*Text passage*:
┄┄┄┄┄┄┄┄┄┄

Text Mining Terminologies
- Document is a sentence. For example, " Four score and seven years ago our fathers brought forth on this continent, a new nation, conceived in Liberty, and dedicated to the proposition that all men are created equal."
- Tokens represent words. For example: "nation", "Liberty", "men".
- Terms may represent single words or multiword units, such as “civil war”
- Corpus is a collection of documents (database). For example, A corpus contains 16 documents (16 txt files).
- Document Term Matrix is a matrix consisting of documents in a row and terms in columns
Example of document term matrix :
6. Sparse terms - Terms occurring only in very few documents (Sentences).
7. Tokenization - It is the process to divide unstructured data into tokens such as words, phrase, keywords etc.
8. Stemming - For example, "interesting", "interest" and "interested" are all stemmed to "interest". After that, we can stem to their original forms, so that the words would look "normal".
9. Polarity - Whether a document or sentence is positive, negative or neutral. This term is commonly used in sentiment analysis.

┄┄┄┄┄┄┄┄┄┄

*What you need to do*:
A: Reproduce the text mining glossary from "- Terms may" up to and including "(16 txt files).".
B: Answer these questions using the text mining glossary:
(i) How many documents does the example corpus contain?
(ii) To what word are "interesting", "interest" and "interested" all stemmed?
(iii) In what kind of analysis is the term polarity commonly used?
C: Extend the text mining glossary with the entries that would come after its final one.
The data that comes after this text mining glossary was taken from a separate source.

*Source data*:
┄┄┄┄┄┄┄┄┄┄

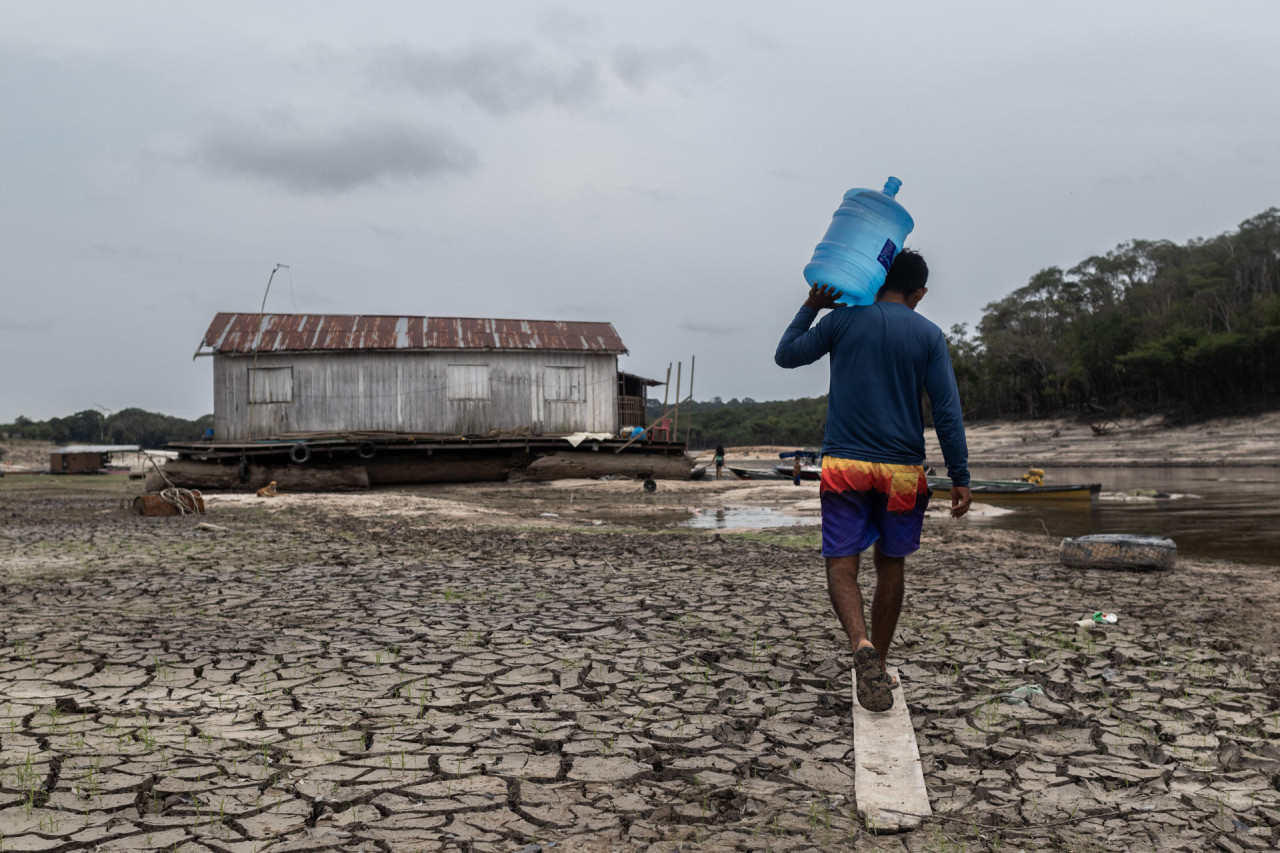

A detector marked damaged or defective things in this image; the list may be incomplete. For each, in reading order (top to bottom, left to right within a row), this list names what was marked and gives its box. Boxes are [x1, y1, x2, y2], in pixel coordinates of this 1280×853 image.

rusty corrugated metal roof [198, 312, 629, 350]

┄┄┄┄┄┄┄┄┄┄

*Replies*:
A:
- Terms may represent single words or multiword units, such as “civil war”
- Corpus is a collection of documents (database). For example, A corpus contains 16 documents (16 txt files).

B:
(i) 16 documents (16 txt files).
(ii) "interest".
(iii) Sentiment analysis.

C:
10. Bag-of-words - Each sentence (or document) is a bag of words ignoring grammar and even word order. The terms ' make India' and 'India make' have the same probability score.
11. Part of Speech Tagging - It involves tagging every word in the document and assigns part of speech - noun, verb, adjective, pronoun, single noun, plural noun, etc.
12. N-grams - They are basically a set of co-occuring words within a given window.
- N-gram of size 1 - unigram
- N-gram of size 2 - bigram
- N-gram of size 3 - trigram
For Example, for the sentence "The cow jumps over the moon".
the cow jumps, cow jumps over, jumps over the, over the moon
How many N-grams in a sentence?
If X=Number of words in a given sentence K, the number of n-grams for sentence K would be: N-grams = X – (N-1)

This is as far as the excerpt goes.